During a presentation in a special meeting preceding the regular commission meeting Thursday afternoon, Ray Schwarz, Ohio Sales Manager for NECO Water, formerly known as Neptune Equipment Company, explained how the fixed-point system works, using data collectors or transmitters affixed to high points around the city, such as the Roosevelt water towers, to automatically collect water usage data from meters in homes and businesses and transmit that information to the water office every hour.
Currently, an employee of the water department drives around the city gathering the information from meters using a mobile radio frequency unit once a month, taking four days to cover the reading of meters in the city and Perry Township which accounts for 32 man hours and 150 miles per month.
Under the fixed-point system being proposed, four Gateway radio frequency collector units would be placed around the city, one on the Stewart Road water tower, one on the Roosevelt Street water towers, one at the wastewater treatment plant and one on a tower or pole on the north end of town. The information would then be accessible at the water billing office through a wireless network, with the system software able to generate reports to identify possible leaks, excessive consumption and reverse flow, allowing water department personnel to take action immediately to contact the water user and determine the issue before it goes too long and results in a big bill.
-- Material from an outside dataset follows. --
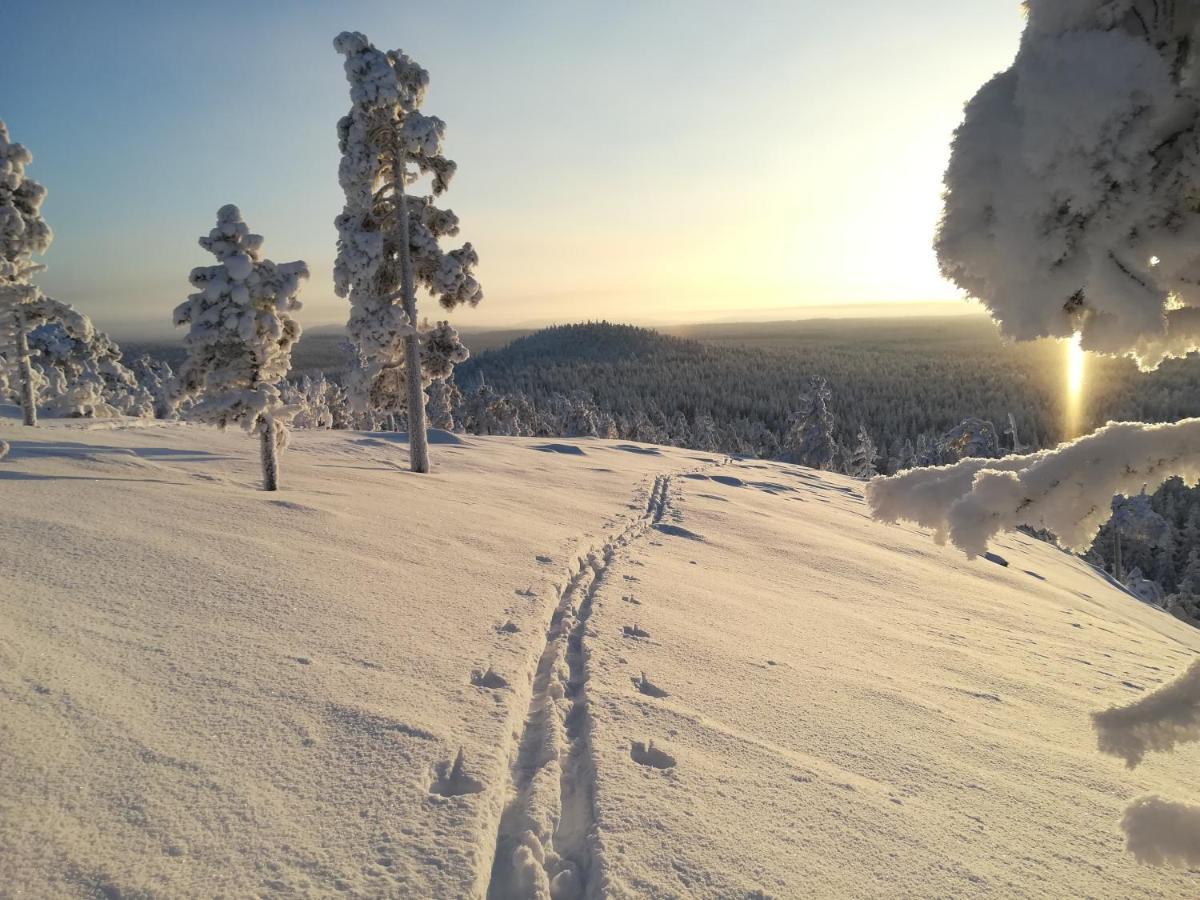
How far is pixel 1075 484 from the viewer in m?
2.31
The system would also allow for final readings for customers immediately instead of having to schedule a final reading and send personnel to the site. Schwarz said the system would also allow for customers to access their own information.
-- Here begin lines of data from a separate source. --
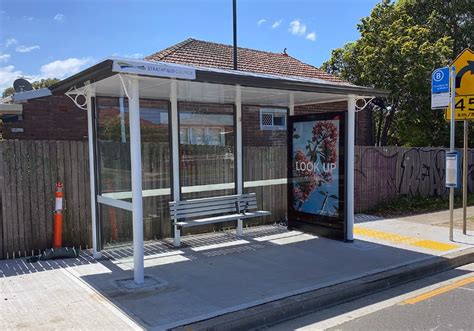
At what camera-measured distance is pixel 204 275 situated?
18.9ft

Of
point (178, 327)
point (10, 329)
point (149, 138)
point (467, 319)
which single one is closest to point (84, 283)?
point (10, 329)

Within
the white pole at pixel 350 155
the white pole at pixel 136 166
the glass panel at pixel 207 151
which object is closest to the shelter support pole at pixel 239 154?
the glass panel at pixel 207 151

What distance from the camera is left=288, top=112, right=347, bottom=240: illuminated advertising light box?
25.3ft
The plan is for Salem to incorporate the fixed-point system with the meters already in place, although about 900 older meters would need replaced with new ones. The cost for the system is about $110,000.
The only concern raised was with the new meters and the fact that the batteries are totally enclosed in the unit and can’t be replaced, although Schwarz did say the units and batteries are supposed to last an average of 18 to 20 years. Once done, the whole unit is done and must be replaced. The new meters are a little more expensive than the existing meters in use at $190 instead of $119, but new meters can also measure the water being used down to 1/100th of a gallon as opposed to within 50 gallons.
When asked for her thoughts, Sam Loper of the water billing office said the system would be very useful, especially for doing final readings from the office so a customer can get a final bill right away after selling a home or leaving. She also said the information from the reports will be helpful for catching leaks or noticing problems in vacant homes.
No decision was made, with commission Chair Bob Hodgson saying they’ll be reviewing the proposal.
In other business, the commission gave permission for Utilities Superintendent Don Weingart to seek authorization through the Utilities Committee of city council and then city council itself to seek bids for sludge disposal. The current contract with Agri-Sludge expires in February. The commission also heard updates on various projects, including Snyder Road sanitary sewer line, wastewater treatment plant Phase 2 upgrades, the fourth water well at Cold Run Creek and the water and sewer line replacements on Franklin.
General Foreman Terry Endsley of the distribution department said the Franklin Street project was ahead of schedule and going very well. The contractor did discover some type of brick vault underground which had to be demolished and then filled in, with the thought that it may have been some type of cistern from earlier days. The costs for the project will increase slightly due to that work, Weingart said.
The commission also gave permission to hire PMG Consulting to provide a scope of work at a cost of $12,185 for the excavation and replacement of two media filters at the water treatment plant. Commission member Randy Malmsberry asked if the company would do it in a timely manner, pointing to the fact that the commission is still waiting for the water plant system optimization study the company is doing. Weingart was told to check with both Burgess & Niple for a preliminary scope for water treatment plant improvements and to reach out to Alfred Benesch & Company, also.
The next commission meeting is set for 4 p.m. Aug. 15.